La Banque Centrale de la République de Guinée (BCRG) a célébré le 23 décembre 2020, le soixantième anniversaire de la création du franc guinéen. Une monnaie dont l’histoire est indissociablement liée au combat anticolonialiste et anti-impérialiste du pays.

Le franc guinéen a en effet été créé dans la douleur, à la faveur de l’exclusion du pays par la métropole coloniale française de la zone Franc CFA à la suite de son accession à l’indépendance le 2 octobre 1958. Cette exclusion va réveiller le nationalisme fondateur des dirigeants guinéens de l’époque sous le lead de Sékou Touré qui, dans la foulée, vont parvenir, avec le soutien du bloc de l’est, à la création de la monnaie ayant théoriquement une parité fixe avec le F CFA le 1er mars 1960, ainsi que de la Banque Centrale Guinéenne (BRG puis BCRG).

Le parcours de la nouvelle monnaie a été dans un premier temps marqué par les conséquences de la situation politique de la Guinée, à travers des manœuvres déstabilisatrices orchestrées par la métropole dans le but de faire chuter la monnaie indépendante. Le nouveau régime socialiste avait alors recours à la planche à billets pour financer les entreprises publiques. Cette époque d’inexpérience et de luttes libératrices est aussi marquée par une gestion alambiquée et peu orthodoxe qui va favoriser la dépréciation du franc guinéen face aux monnaies étrangères. Le passage de la monnaie “fière” au Syli entre 1972 et 1986 n’y fera rien.

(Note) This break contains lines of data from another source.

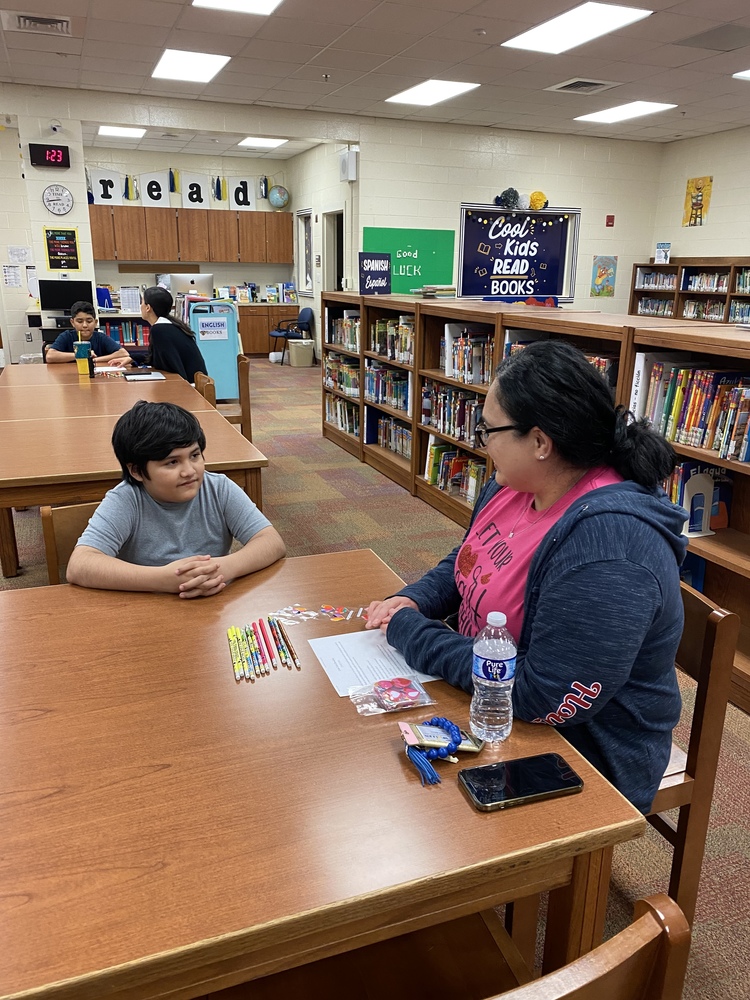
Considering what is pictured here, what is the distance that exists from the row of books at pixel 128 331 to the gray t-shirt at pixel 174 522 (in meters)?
8.76

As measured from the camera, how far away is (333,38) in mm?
5449

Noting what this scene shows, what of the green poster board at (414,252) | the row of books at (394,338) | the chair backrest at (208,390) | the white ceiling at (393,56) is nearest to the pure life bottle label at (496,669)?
the chair backrest at (208,390)

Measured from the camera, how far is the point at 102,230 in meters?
10.6

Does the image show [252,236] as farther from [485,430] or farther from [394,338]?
[485,430]

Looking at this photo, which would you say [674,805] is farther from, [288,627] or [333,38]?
[333,38]

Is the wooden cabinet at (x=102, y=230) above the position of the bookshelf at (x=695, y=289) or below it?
above

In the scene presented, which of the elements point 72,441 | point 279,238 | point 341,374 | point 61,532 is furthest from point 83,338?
point 279,238

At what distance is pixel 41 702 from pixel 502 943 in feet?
2.66

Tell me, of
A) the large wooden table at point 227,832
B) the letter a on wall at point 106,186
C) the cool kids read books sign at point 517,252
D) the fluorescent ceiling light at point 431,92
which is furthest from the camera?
the letter a on wall at point 106,186

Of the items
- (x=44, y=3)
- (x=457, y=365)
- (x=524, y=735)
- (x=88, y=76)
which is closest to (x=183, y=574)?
(x=524, y=735)

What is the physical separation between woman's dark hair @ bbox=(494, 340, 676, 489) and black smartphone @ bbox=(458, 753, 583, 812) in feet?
1.59

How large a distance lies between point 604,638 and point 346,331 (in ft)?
16.7

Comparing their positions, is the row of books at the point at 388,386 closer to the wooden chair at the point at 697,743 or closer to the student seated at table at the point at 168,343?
the student seated at table at the point at 168,343

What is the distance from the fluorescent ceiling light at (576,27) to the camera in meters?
4.90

Le deuxième régime civilo-militaire ne fera pas mieux. Après avoir abrogé le Syli pour un retour au Franc guinéen en 1986, la création des banques privées pour développer la politique monétaire va se heurter à une gabegie financière marquée par l’explosion des dépenses publiques et le recours incontrôlé à la planche à billets qui finiront par faire plonger définitivement le Franc guinéen. Selon un rapport de mission du FMI daté de 2008, ” la croissance du PIB a fléchi et l’inflation a atteint 39 % en fin d’année 2006, soit le deuxième taux le plus élevé en Afrique subsaharienne. La montée de l’inflation s’est accompagnée d’une dépréciation accélérée du franc guinéen” avec  par ailleurs une explosion record de la masse monétaire due à la planche à billets.

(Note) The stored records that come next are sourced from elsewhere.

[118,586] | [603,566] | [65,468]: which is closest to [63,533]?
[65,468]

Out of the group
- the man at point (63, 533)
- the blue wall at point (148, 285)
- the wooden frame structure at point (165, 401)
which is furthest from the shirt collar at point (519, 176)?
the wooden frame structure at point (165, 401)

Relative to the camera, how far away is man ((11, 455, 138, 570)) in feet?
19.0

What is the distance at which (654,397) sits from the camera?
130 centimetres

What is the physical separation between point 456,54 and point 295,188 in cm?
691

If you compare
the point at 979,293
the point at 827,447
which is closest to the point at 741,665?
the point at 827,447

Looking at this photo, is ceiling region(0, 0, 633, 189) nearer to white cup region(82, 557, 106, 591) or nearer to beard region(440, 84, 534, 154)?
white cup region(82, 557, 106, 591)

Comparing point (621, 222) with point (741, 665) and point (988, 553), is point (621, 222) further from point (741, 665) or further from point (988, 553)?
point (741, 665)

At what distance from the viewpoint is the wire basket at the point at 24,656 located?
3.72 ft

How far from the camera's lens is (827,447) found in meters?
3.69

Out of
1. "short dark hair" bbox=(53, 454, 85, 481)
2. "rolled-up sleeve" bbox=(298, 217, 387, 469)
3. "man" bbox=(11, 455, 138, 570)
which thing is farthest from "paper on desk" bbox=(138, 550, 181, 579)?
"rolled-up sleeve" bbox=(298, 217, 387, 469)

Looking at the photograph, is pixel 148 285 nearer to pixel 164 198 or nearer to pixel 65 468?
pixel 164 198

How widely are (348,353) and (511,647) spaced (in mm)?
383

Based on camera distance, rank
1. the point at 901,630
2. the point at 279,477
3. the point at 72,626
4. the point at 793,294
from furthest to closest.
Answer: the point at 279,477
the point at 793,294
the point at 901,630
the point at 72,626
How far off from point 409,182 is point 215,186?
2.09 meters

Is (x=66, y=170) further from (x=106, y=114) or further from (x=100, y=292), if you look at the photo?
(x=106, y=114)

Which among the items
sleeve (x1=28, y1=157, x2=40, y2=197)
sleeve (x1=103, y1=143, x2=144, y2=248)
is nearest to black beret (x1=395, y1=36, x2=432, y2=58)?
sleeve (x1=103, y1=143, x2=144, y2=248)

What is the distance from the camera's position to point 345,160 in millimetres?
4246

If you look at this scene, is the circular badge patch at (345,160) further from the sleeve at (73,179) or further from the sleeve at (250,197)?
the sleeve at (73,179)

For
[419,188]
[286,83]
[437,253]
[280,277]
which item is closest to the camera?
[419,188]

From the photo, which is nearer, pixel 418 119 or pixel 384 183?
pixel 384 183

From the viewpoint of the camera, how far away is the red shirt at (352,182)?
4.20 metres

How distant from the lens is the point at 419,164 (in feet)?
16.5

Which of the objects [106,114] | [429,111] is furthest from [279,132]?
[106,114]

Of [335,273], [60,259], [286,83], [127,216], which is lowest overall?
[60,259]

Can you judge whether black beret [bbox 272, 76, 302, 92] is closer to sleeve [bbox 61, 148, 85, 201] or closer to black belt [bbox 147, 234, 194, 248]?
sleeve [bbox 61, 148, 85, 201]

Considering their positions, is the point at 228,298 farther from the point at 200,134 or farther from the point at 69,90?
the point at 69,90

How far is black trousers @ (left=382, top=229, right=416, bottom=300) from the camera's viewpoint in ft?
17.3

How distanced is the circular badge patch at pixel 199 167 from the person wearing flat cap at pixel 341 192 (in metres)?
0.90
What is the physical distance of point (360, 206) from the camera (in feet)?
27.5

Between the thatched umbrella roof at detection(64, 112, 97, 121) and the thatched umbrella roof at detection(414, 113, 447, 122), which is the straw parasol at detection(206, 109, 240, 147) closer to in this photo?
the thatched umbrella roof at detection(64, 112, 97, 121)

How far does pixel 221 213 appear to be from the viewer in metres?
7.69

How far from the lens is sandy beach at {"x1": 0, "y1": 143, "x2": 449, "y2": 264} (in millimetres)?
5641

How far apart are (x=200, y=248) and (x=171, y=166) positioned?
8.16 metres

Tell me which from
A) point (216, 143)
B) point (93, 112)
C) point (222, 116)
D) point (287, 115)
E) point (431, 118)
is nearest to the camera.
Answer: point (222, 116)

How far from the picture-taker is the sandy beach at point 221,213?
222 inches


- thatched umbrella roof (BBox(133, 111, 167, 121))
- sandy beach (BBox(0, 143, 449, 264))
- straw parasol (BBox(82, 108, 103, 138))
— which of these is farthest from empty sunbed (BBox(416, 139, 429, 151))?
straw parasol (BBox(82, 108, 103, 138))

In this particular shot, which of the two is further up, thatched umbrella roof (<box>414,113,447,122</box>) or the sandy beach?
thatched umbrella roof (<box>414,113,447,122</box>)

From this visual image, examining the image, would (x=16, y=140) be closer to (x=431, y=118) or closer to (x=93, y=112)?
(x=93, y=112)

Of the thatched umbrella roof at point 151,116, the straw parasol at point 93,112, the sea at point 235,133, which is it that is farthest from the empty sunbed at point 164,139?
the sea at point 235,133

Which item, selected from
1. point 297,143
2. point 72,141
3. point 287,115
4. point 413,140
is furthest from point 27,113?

Les autorités actuelles tentent tant bien que mal de contrôler l’inflation galopante de cette monnaie (entre 8 et 10 %  depuis 2012), mais ces efforts sont souvent réduits à néant par le manque d’orthodoxie budgétaire, l’effritement des recettes fiscales à travers la corruption et le détournement des fonds publics, entre autres.

Aujourd’hui engagée dans la Zone Monétaire Ouest-africaine (ZMAO) qui s’inscrit dans le processus de monnaie unique de la CEDEAO dénommée ” l’ECO” qui devrait se substituer au “Franc CFA”, la Guinée qui est partisane pour rompre avec une monnaie africaine coloniale et sous tutelle de la France, devra en outre stabiliser ces indicateurs macroéconomiques pour s’engager du bon pied dans cette nouvelle aventure.